A Legacy of Leadership, Love, and Lifesaving Work in the Pompe Community
This August, the Acid Maltase Deficiency Association (AMDA) turns 30. Thirty years of progress. Thirty years of advocacy. Thirty years of showing up for patients and families around the world.
When Randall and Marylyn House founded the AMDA in August 1995, they had one powerful mission in mind: to generate support for the scientific community so that effective treatments—first enzyme therapy, then gene therapy—could become a reality for those living with Pompe disease.
At the time, there was no treatment, no community infrastructure, and no roadmap. But what they started would spark a movement.
The Early Years: Science First
In 1998, just three years after the AMDA’s founding, the organization co-hosted a conference with the National Institutes of Health, building momentum and trust with the research community. A year later, the first ERT trials for Pompe began—in the Netherlands and at Duke University.
Then in 2001, the AMDA co-hosted its first International Scientific Research and Patient Conference with the International Pompe Association (IPA). For the first time, patients heard the results of clinical trials directly from the scientists themselves. It was historic—and a sign of things to come.
A Shift Toward the People
By 2003, the AMDA had grown into more than a research support group. With the addition of Marsha Zimmerman as Patient Advocate, the organization took a major step toward becoming what it is today; a hybrid force for both scientific progress and community connection.
That same year, the AMDA began hosting teleconferences—a major leap forward in accessibility. These one-hour virtual sessions gave families across the world a chance to hear directly from researchers several times a year, instead of waiting four or five years for in-person conferences. It was a game-changer.
In 2010, the AMDA elevated this model again by launching webinars—adding visual presentations and data, enhancing understanding, and creating deeper engagement.
More recently, in response to mental health workshops held during the 2024 hybrid conference, the AMDA launched the “Talking With Your Pompe Peeps” series—a community-centered digital forum moderated by patients and caregivers. Focused on real conversations about the lived Pompe experience, the series marks a new phase in our shift toward empowering the community to lead the discussions most important to them.
Milestones That Mattered
- April 2006: The FDA approved Myozyme, the first-ever commercial treatment for Pompe.
- November 2006: The AMDA hosted its second International Conference, bringing even more visibility and unity to the Pompe community.
- 2011: The first “Pull for Pompe” fundraiser was launched in partnership with PCMA (Precast Concrete Manufacturers Association), raising funds to directly support research and patient programs
- 2013: The AMDA launched the Helen Walker Research Grant, ensuring that 100% of awarded funds go directly to Pompe disease research.
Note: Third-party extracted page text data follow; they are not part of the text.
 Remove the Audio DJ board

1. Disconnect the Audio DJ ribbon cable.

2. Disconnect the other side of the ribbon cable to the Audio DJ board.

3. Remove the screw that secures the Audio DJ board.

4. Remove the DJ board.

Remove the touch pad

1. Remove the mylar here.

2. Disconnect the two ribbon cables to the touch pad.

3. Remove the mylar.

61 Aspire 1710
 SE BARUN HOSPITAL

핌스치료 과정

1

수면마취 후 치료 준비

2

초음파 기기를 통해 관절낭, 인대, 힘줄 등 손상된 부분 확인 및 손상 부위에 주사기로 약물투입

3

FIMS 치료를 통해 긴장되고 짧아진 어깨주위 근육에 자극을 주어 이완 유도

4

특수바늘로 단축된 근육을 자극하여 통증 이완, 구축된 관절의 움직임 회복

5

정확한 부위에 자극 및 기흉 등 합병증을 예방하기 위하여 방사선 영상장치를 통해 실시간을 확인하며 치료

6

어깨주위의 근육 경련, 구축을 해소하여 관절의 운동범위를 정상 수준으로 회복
- 2015: After years of advocacy, Pompe disease was officially added to the U.S. Recommended Uniform Screening Panel (RUSP) for newborn screening—a victory that would save lives.
- 2023: The AMDA contributed to the Texas Advisory Committee’s support of House Bill 2478, setting a statewide deadline for Pompe to be added to the newborn screening panel.
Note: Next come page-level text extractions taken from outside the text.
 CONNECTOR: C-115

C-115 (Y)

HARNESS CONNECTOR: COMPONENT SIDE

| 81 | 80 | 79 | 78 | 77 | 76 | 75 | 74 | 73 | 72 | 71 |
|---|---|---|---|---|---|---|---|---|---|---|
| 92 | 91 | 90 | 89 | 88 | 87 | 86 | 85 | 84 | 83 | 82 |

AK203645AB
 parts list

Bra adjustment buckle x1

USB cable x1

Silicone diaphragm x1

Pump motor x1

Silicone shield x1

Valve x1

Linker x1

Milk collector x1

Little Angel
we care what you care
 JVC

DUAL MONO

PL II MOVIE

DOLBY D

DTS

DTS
The People Behind the Progress
Over the years, the AMDA continued to grow—one milestone at a time. Each new addition to the team was a turning point.
- 2011: Tiffany House, the very person this organization was built for, stepped into the role of President.
- 2018: Morgan Burroughs joined as Social Media Coordinator, expanding the AMDA’s online reach.
- 2021: Juls Williams became the AMDA’s Liaison, helping streamline operations and communication.
- 2022: Matt Zimmerman came on as Director of Communications/IT, bringing new digital life and infrastructure to the AMDA.
- 2024: Andrea Faris joined as Lead Social Media Manager, shifting the organization’s social media approach from news sharing to strategic community engagement.
- 2025: Tara Mancine steps in as Lead Social Media Manager, and Andrea Faris became Director of the AMDA, carrying the vision forward.
Three decades of impact. Here’s a look at some of the major milestones that shaped the AMDA’s journey:
Tiffany’s Legacy
But no person shaped the AMDA more than Tiffany House.
She was the face, the force, and the heart of this organization. Tiffany wasn’t just a figurehead—she was the reason people believed in what the AMDA could be. She gave everything she had, quietly and without ever asking for praise. Whether fighting for better treatment access or ensuring patients had a seat at the table, Tiffany did it all with one thing in mind: the Pompe community.
When she passed away May 25, 2025, the loss was—and still is—immeasurable.
Carrying the Dream Forward
As we mark this 30-year milestone, it’s impossible not to feel the absence of Tiffany’s voice. But what she built—what we all built together—continues.
We remain as committed as ever to supporting scientific discovery, connecting patients and families, and building a better future for everyone living with Pompe disease.
This isn’t just a birthday.
It’s a promise.
To Tiffany.
To the families.
To the science.
To the future.
We will continue the work she dedicated her life to.